Perhaps the most important is to keep a check on the level of charge, or when charging, the time left to charge.
It also includes functions for scheduled charging, programming pre-air conditioning, and access to information on door status.
Useful if you want to delay charging until a specific time, use the mains to power the air-conditioning to set the initial cabin temperature so you don’t use valuable battery capacity when setting off, or if you’re absent minded (like me) and sometimes can’t remember if you’ve locked the car.
It’s compatible with Android and iOS and communicates via a local area network and there is no subscription.

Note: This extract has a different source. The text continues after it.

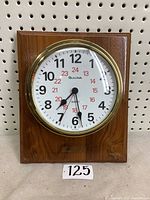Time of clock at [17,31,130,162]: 7:28
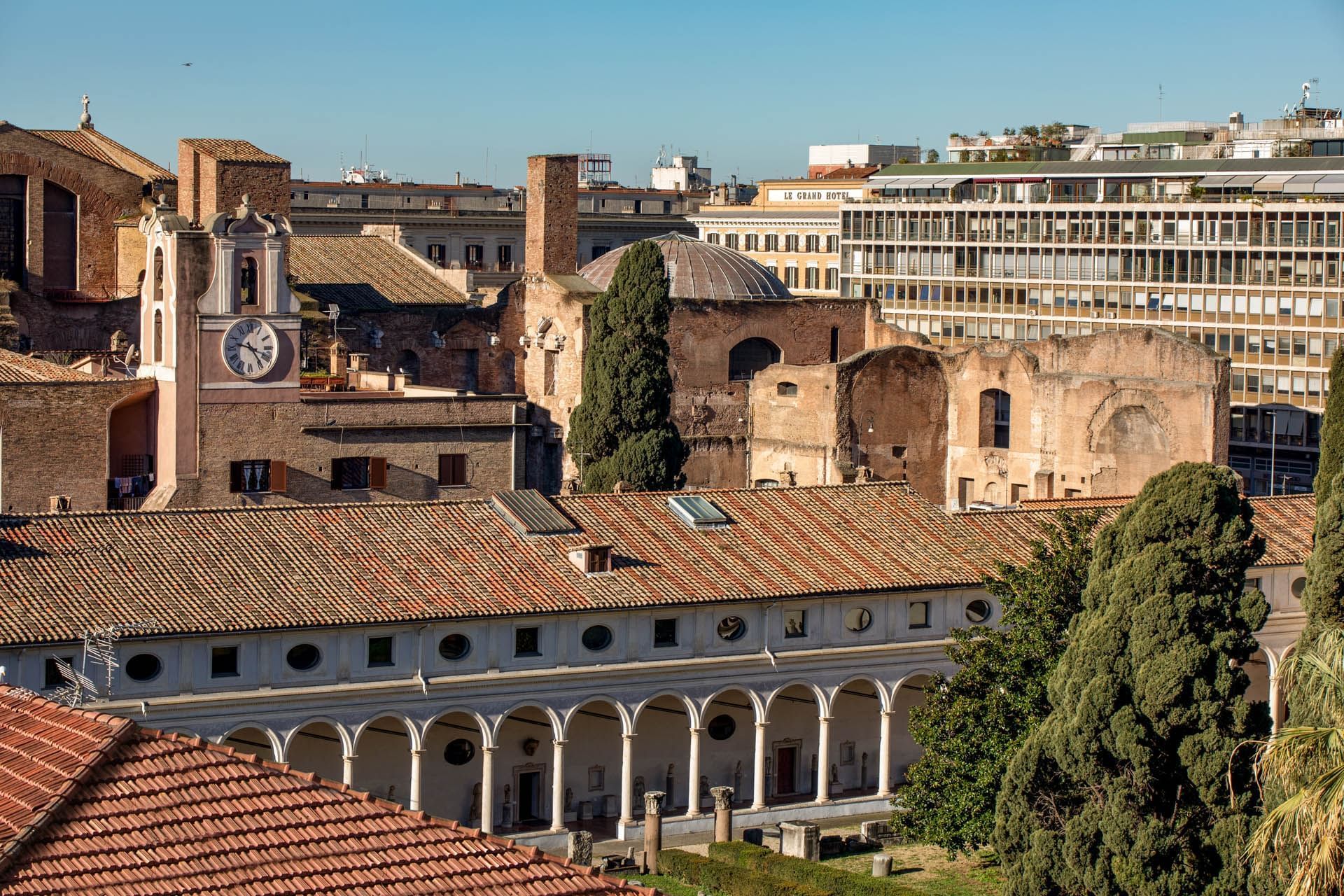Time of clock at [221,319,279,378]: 9:23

It also helps locate the car in a car park by allowing the headlamps to be illuminated remotely, although I think our pearlecent white model stands out well enough.
While apps such as these tend only to be available for plug-in cars at the moment, it is likely that they will be offered for cars with standard petrol and diesel powertrains in future, as monitoring or setting charge times is only one small part of what can be done with them.
And with less than two months to go before the Outlander goes back to Mitsubishi, I’ve spent most of the last 12 months running plug-in hybrids that have an app to communicate and monitor the car (previously the Volvo V60 Plug-in Hybrid, which had an even more sophisticated and detailed app).
Often we take certain vehicle features for granted and I’ll most likely have to become used to being isolated from my car again once it’s parked.